Monday, December 23, 2013


In the early 1960’s, the Greenwich Village area of New York City was a haven for up-and-coming folk singers, where a select few like Bob Dylan escaped into stardom, while others were left to languish playing for pennies in smoky coffee-houses. The newest film from Joel and Ethan Coen, INSIDE LLEWYN DAVIS, is a film about the latter.
Llewyn Davis (Oscar Isaac), is a young folk singer living day-to-day, who encounters many misadventures which include his ex-girlfriend (Carey Mulligan), his best friend (Justin Timberlake), a jazz musician (John Goodman), and his driver (Garrett Hedlund).

INSIDE LLEWYN DAVIS has very little plot to speak of. There is nothing for the main character to strive for, to achieve, or to get to. It is instead a snapshot of a typical week of life for the starving artist as they go from bar to bar, spending every night sleeping on a different coach under a different roof. Along the way, the Coen Brothers manage to slowly peel back the many layers of Llewyn, and film becomes all about the How and the Why he came to this place, and why he chooses to stay. INSIDE LLEWYN DAVIS feels like a middle chapter, as it begins after a lot has seemingly happened and it wraps with the main character right in the same place. It works and it is effective because it is really an examination of the starving artist and their craft; a portrait set inside of the framework of American music history.
The music plays an important part in the film on many levels. The performances, done by the actors themselves, are a collection of old and new material and are beautiful to listen to and see on the big screen.
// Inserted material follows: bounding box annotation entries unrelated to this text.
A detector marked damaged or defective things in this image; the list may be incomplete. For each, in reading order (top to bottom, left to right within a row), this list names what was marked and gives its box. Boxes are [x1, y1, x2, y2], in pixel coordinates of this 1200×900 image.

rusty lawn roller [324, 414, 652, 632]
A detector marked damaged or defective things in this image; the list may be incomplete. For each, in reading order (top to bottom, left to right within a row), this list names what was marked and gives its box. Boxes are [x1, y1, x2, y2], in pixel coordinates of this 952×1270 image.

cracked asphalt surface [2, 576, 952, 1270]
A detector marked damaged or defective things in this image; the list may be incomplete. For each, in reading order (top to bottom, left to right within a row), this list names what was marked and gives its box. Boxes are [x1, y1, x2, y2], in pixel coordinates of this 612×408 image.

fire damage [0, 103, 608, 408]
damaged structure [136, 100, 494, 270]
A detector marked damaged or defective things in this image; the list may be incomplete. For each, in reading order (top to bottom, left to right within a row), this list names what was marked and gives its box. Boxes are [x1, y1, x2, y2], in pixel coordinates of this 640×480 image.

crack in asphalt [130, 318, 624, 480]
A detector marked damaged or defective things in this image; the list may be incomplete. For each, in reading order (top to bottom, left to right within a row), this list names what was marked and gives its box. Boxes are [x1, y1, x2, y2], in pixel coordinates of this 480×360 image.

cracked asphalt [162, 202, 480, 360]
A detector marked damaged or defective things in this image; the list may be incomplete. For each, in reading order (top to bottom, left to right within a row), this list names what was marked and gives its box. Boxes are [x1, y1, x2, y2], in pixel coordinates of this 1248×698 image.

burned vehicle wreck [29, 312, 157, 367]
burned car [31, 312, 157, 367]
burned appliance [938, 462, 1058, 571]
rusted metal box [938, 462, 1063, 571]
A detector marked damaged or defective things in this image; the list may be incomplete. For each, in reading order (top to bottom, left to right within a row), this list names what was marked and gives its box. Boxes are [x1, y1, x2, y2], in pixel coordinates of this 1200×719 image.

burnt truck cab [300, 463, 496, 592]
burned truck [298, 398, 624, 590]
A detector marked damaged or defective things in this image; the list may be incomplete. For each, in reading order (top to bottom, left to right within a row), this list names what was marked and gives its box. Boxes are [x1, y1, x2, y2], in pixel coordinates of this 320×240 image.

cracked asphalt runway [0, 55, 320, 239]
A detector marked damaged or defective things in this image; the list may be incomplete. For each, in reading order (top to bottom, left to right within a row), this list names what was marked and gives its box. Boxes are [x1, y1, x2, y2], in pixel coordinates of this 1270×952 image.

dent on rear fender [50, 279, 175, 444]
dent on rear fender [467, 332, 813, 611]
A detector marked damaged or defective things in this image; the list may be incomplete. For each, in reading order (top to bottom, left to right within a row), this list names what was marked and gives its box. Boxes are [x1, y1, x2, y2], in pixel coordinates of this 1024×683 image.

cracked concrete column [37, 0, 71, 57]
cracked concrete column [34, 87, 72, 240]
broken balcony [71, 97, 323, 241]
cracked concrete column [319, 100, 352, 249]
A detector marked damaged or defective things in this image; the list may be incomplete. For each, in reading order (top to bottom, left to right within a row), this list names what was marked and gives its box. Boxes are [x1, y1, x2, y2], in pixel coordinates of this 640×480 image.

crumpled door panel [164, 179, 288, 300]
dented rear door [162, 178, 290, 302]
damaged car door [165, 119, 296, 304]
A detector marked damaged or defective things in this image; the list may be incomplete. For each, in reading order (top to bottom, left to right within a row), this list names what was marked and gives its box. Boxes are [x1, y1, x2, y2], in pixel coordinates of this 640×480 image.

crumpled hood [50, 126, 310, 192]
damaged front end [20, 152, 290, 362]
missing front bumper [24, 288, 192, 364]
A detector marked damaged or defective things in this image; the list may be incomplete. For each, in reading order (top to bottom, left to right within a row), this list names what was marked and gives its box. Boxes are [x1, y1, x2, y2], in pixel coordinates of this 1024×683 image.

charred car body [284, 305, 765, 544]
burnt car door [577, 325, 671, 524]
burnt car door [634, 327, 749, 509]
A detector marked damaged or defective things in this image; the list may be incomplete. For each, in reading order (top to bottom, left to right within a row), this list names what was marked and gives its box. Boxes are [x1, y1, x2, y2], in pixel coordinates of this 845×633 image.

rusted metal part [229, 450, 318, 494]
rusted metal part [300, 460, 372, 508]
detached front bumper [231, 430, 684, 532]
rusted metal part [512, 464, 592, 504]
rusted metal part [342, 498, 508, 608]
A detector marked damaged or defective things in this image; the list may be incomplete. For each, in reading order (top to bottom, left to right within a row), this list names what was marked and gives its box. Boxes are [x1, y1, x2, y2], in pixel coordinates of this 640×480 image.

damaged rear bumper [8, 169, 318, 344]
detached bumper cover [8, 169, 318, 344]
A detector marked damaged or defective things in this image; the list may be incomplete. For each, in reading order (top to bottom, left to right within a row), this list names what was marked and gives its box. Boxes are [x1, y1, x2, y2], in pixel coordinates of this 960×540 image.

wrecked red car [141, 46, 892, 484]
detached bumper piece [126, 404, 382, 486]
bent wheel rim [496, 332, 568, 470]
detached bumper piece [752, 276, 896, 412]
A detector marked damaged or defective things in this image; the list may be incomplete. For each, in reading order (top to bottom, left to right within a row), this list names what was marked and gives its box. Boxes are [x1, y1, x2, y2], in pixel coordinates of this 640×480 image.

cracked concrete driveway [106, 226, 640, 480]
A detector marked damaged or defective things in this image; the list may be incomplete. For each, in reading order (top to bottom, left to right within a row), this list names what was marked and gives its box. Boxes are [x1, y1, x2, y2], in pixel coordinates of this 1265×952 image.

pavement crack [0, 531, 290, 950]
Each song is relevant to a situation or character in the film, and there is a constant awakening of appreciation of the poetry of the style. The film itself is full of life despite the grey and bleak color scheme. Set in a harsh winter-time period, the film is devoid of any real color…which adds to the bleakness of Llewyn’s situation. Despite the bleak look, the film is very funny with light and perfectly timed humor, and the color palette is tragically beautiful to look at.

Performances are spectacular. Oscar Isaac sings his heart out effectively and powerfully, and he acts the part of a lost soul perfectly. Carey Mulligan is full of fire as his scorned ex-girlfriend, and Justin Timberlake makes the transition to folk music perfectly. John Goodman is electric and nearly steals the show, and Garrett Hedlund is nearly unrecognizable in look and performance.
The film wraps with a clever bookend, leaving us right where the story and the main character started. All is not lost with such an ending, as it gives us insight into the Why of it all, and while our main character has not gone very far, he seems to be better armed for what will come in the next few days of his life. The lack of a real plot may polarize some viewers at first, but after a while, a greater appreciation will sink in like a great song. That is the mark of masterful filmmaking.